JPR: I directed him a lot, but in a very non-psychological way. It’s about the gestures, the way of looking at something, the positioning in the frame. It’s all very directed, but at the same time there is no theory. He is very natural as an actor. When I started the editing process I realized something I hadn’t realized during shooting, because I’d just been looking at the rushes with no sound and they were still not synchronized: I hadn’t realized how much I spoke to him during the takes. I imagine that for him it was a bit annoying sometimes [laughs]. Because I was always saying, “Look there, look there! Now lower!” There is always a period during shooting when you get to know your actors. It’s something that develops, then it’s almost as if they get what you want faster.

MM: You mentioned that the idea of you replacing Paul was not your original intention, but the idea of transformation is very present in this film, and in all of your films, for that matter. What’s behind your interest in transformation? 

JPR: I think for a character to be interesting, it has to evolve. That idea has been around since the Greeks. It has to become something, it has to change. Perhaps this is also connected with the desire to be someone else. Even if my films are not autobiographical, they are personal, and so I always think that I am all my characters. In this film that’s very clear because in the end I replace him on screen. I wanted to see if that would work, replacing one actor with another.

MM: There is also an element of transformation in the way characters communicate in multiple languages. 

JPR: There is this legend that St. Anthony understood every language and when he spoke he was understood by everyone. The idea came from there. Also, I wanted to get inspiration or take elements from different mythologies, so I had this idea that, for instance, this huntresses in the end, as they come more or less from Ovid’s Metamorphoses, they could still speak Latin, as in Ovid’s text. The film slowly loses reality and approaches fable. In the end I could permit myself to do things like this: these bare-breasted women speaking Latin and him understanding what they say. These animals that are no longer alive, but are the forests’ ghosts. It’s approaching an unreality that at the same time is real.

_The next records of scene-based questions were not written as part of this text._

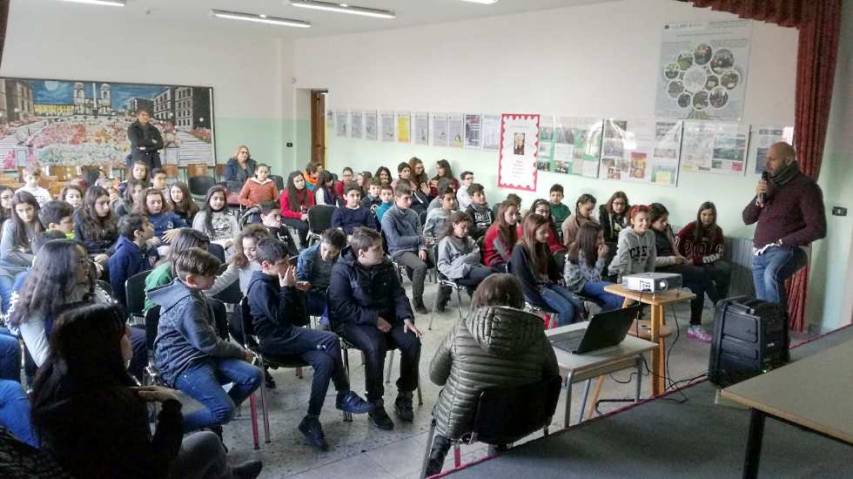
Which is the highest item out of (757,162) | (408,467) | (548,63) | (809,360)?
(548,63)

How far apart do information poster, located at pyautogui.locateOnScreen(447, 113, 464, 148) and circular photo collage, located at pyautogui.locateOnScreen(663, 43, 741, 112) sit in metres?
3.20

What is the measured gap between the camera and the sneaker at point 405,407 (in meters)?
3.79

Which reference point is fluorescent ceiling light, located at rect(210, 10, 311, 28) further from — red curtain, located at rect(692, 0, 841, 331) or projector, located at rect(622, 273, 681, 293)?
projector, located at rect(622, 273, 681, 293)

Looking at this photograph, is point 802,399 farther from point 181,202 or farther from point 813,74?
point 181,202

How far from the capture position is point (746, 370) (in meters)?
3.70

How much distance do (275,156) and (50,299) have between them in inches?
393

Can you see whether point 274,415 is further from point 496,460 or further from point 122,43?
point 122,43

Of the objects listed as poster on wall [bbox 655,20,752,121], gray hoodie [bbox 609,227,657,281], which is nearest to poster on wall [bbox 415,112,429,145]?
poster on wall [bbox 655,20,752,121]

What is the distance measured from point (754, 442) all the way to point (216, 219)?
4.59 metres

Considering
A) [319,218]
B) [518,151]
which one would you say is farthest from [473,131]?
[319,218]

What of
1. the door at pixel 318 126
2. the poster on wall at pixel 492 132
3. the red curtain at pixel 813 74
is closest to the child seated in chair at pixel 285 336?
the red curtain at pixel 813 74

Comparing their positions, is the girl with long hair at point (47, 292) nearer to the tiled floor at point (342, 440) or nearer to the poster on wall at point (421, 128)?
the tiled floor at point (342, 440)

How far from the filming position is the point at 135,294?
3973 mm

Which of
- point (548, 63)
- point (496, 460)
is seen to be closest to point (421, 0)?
point (548, 63)
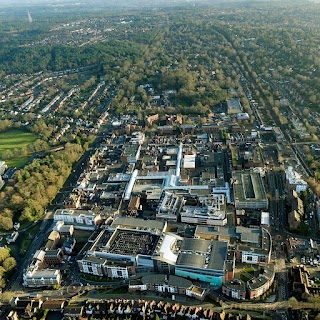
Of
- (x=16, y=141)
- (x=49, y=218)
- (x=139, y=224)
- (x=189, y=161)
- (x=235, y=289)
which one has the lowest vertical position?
(x=16, y=141)

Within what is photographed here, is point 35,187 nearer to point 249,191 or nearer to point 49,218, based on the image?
point 49,218

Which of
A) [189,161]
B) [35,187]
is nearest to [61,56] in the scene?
[35,187]

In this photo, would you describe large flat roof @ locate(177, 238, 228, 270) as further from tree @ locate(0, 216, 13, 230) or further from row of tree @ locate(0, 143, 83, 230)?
tree @ locate(0, 216, 13, 230)

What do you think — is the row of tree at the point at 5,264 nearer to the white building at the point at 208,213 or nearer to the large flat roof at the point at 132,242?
the large flat roof at the point at 132,242

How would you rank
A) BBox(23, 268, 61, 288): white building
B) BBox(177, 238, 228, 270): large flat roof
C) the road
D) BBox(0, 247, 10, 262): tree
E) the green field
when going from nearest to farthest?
BBox(177, 238, 228, 270): large flat roof < BBox(23, 268, 61, 288): white building < the road < BBox(0, 247, 10, 262): tree < the green field

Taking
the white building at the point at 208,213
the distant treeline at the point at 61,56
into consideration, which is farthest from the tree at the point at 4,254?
the distant treeline at the point at 61,56

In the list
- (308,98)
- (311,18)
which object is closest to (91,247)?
(308,98)

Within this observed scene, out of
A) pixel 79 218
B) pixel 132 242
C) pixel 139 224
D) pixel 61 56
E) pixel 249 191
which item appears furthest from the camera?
pixel 61 56

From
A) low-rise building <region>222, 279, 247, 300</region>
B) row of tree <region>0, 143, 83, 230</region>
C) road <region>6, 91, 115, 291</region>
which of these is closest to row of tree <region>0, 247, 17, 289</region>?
road <region>6, 91, 115, 291</region>

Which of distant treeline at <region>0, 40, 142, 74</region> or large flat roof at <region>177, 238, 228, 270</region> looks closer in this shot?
Result: large flat roof at <region>177, 238, 228, 270</region>
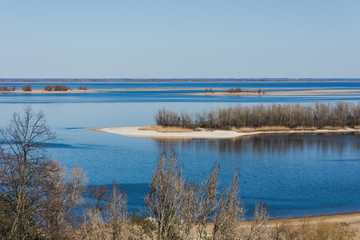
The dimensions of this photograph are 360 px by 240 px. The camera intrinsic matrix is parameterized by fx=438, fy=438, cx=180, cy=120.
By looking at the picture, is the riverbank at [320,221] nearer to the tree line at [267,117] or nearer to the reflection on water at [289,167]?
the reflection on water at [289,167]

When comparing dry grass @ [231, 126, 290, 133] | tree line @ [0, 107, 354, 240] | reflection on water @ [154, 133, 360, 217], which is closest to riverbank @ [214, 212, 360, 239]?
reflection on water @ [154, 133, 360, 217]

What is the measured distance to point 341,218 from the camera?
90.9ft

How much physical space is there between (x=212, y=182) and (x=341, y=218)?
497 inches

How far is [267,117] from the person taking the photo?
7238cm

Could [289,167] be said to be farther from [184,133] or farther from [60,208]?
[60,208]

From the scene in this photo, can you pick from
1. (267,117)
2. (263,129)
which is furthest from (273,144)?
(267,117)

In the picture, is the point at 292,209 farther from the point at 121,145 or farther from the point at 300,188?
the point at 121,145

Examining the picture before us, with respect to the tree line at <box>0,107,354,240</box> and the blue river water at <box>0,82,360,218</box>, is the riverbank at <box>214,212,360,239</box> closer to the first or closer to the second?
the blue river water at <box>0,82,360,218</box>

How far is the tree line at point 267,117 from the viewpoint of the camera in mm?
70500

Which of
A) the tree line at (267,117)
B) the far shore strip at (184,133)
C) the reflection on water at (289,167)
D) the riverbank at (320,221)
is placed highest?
the tree line at (267,117)

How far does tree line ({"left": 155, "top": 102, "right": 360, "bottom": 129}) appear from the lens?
2776 inches

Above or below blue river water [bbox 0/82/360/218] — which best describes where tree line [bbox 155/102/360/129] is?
above

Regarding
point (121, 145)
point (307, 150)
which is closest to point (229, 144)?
point (307, 150)

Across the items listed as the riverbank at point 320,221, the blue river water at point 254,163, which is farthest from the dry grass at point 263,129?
the riverbank at point 320,221
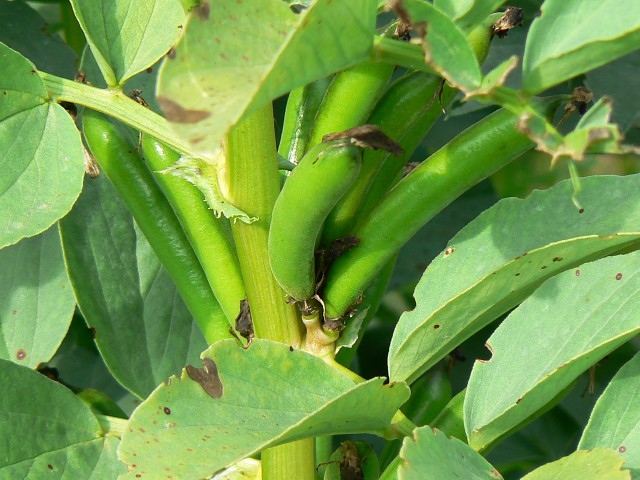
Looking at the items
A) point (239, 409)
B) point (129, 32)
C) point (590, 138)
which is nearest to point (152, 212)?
point (129, 32)

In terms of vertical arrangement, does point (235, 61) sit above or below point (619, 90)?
above

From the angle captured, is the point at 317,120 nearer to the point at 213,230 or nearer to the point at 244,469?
the point at 213,230

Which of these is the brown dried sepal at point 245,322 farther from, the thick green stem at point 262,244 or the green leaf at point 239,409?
the green leaf at point 239,409

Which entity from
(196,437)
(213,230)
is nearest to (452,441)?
(196,437)

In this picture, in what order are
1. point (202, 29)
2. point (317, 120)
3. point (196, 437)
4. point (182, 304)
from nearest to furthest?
point (202, 29)
point (196, 437)
point (317, 120)
point (182, 304)

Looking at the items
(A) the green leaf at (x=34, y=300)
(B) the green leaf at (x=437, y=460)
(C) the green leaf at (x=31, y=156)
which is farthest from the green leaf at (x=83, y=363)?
(B) the green leaf at (x=437, y=460)

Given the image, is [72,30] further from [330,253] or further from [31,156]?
[330,253]
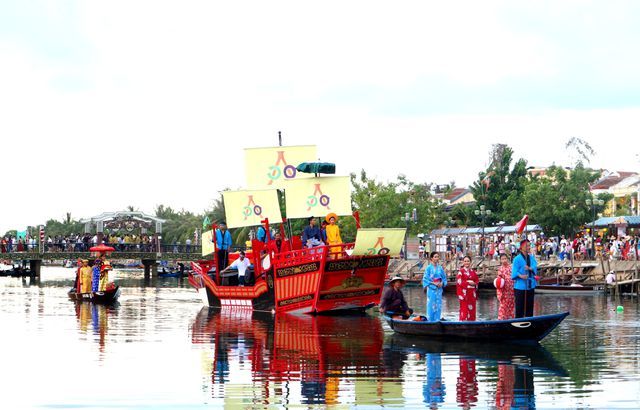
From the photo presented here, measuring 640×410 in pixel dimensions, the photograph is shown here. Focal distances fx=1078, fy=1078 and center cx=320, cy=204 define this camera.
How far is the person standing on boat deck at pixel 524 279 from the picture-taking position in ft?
74.2

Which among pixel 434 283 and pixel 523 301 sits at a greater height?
pixel 434 283

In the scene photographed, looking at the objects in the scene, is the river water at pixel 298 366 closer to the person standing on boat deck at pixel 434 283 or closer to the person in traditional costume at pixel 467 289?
the person standing on boat deck at pixel 434 283

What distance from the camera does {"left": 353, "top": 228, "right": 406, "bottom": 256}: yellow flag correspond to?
32.5 meters

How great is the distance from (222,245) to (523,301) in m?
18.7

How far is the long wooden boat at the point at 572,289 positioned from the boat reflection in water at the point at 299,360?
19.6 metres

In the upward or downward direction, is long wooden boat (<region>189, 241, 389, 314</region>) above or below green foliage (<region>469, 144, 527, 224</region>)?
below

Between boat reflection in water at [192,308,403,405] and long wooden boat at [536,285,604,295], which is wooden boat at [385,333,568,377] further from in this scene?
long wooden boat at [536,285,604,295]

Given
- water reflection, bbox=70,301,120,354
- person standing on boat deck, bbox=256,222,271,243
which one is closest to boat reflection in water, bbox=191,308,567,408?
water reflection, bbox=70,301,120,354

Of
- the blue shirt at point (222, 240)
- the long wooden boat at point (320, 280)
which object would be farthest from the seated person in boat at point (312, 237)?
the blue shirt at point (222, 240)

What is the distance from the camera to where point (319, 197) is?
1452 inches

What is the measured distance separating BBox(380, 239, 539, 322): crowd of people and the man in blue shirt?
47.4 feet

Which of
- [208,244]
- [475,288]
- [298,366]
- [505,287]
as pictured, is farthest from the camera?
[208,244]

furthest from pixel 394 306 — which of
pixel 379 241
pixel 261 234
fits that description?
pixel 261 234

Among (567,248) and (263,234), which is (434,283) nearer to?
(263,234)
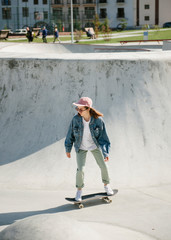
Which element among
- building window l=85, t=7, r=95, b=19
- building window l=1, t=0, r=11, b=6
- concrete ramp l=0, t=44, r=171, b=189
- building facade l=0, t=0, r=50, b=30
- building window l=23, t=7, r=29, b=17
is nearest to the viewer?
concrete ramp l=0, t=44, r=171, b=189

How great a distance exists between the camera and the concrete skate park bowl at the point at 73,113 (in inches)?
286

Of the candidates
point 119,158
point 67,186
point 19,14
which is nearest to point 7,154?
point 67,186

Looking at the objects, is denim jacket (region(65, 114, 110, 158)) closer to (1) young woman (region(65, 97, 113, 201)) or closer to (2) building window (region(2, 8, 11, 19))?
(1) young woman (region(65, 97, 113, 201))

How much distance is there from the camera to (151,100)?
8.06 metres

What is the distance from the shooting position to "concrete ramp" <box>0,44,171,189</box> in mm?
7398

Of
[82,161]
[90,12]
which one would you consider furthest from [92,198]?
[90,12]

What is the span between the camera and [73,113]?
7926 millimetres

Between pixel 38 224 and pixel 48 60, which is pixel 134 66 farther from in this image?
pixel 38 224

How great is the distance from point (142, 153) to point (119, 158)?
0.43 m

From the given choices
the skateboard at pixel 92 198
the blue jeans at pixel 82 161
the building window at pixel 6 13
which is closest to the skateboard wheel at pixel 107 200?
the skateboard at pixel 92 198

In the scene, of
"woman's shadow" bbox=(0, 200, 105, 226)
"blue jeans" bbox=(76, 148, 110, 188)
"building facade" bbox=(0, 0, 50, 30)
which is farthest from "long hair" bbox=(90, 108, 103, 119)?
"building facade" bbox=(0, 0, 50, 30)

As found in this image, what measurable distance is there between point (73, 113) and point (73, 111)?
0.04 metres

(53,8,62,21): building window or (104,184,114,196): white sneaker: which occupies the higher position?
(53,8,62,21): building window

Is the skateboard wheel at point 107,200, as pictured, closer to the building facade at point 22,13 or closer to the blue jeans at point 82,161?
the blue jeans at point 82,161
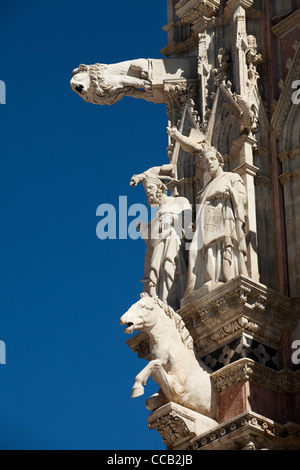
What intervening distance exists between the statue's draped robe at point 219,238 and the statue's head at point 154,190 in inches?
49.1

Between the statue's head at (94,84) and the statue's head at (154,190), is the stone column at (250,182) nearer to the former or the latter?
the statue's head at (154,190)

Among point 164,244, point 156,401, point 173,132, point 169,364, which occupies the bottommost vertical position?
point 156,401

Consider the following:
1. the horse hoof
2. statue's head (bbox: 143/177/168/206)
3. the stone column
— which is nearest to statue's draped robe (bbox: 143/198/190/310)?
statue's head (bbox: 143/177/168/206)

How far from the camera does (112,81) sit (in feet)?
82.3

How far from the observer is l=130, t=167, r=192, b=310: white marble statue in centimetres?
2266

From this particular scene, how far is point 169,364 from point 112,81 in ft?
19.9

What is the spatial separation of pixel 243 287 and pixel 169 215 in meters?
2.59

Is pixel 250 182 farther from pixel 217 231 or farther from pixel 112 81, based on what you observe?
pixel 112 81

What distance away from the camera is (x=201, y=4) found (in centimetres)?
2494

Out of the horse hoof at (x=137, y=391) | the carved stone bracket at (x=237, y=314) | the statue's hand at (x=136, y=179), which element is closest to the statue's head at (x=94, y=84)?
the statue's hand at (x=136, y=179)

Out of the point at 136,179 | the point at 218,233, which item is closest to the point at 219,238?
the point at 218,233

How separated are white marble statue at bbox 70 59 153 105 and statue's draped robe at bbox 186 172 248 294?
10.9ft

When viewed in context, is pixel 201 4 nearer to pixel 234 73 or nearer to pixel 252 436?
pixel 234 73

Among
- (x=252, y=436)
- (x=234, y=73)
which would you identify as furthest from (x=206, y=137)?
(x=252, y=436)
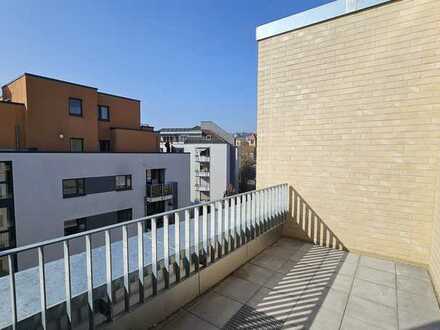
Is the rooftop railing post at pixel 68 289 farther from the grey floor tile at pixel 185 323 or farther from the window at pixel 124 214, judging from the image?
the window at pixel 124 214

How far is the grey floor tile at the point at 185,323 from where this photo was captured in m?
2.08

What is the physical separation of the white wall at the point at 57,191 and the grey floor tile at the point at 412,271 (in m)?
11.6

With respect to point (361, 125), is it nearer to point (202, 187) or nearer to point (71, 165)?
point (71, 165)

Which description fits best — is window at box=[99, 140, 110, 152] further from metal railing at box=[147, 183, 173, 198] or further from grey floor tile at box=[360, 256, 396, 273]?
grey floor tile at box=[360, 256, 396, 273]

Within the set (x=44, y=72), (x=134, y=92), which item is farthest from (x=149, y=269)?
(x=134, y=92)

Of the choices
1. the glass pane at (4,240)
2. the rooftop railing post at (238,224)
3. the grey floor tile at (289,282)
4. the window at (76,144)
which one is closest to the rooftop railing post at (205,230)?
the rooftop railing post at (238,224)

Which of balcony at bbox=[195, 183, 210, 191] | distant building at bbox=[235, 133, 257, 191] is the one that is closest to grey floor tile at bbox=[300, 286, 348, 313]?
balcony at bbox=[195, 183, 210, 191]

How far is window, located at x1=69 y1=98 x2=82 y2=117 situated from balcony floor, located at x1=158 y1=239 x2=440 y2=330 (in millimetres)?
13508

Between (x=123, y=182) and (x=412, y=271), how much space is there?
12.6 meters

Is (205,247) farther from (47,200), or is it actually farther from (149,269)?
(47,200)

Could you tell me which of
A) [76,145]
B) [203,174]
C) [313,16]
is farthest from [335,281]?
[203,174]

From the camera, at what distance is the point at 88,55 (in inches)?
324

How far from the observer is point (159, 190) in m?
14.6

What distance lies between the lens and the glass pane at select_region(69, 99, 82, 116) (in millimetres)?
12773
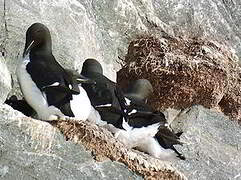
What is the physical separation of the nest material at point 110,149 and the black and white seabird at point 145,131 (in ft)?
0.86

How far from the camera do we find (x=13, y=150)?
7949 mm

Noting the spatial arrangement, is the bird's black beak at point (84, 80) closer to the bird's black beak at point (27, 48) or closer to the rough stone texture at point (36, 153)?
the bird's black beak at point (27, 48)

MM: You also decided to use an almost extinct language, Mirandese. What is its significance in Portugal and in your film? 

JPR: In Portugal there are two languages, Portuguese and Mirandese. Mirandese is really a language with its own rules, a language that—going back to what I was saying about the regime we had—was forbidden. It’s a language that has its roots in the languages that were spoken in the kingdoms that existed before Portugal and Spain existed. It was forbidden, because, as a good dictator, [longtime Portuguese prime minister and dictator António de Oliveira] Salazar just wanted one language throughout Portugal. Mirandese was forbidden but it survived in the small villages that were very remote at the time. It survived because it was spoken by older people. The place where I shot the film was really where Mirandese is spoken, so I was also inspired by these popular local mythologies. The party where the masked guys are dancing is also part of the mythology of that region.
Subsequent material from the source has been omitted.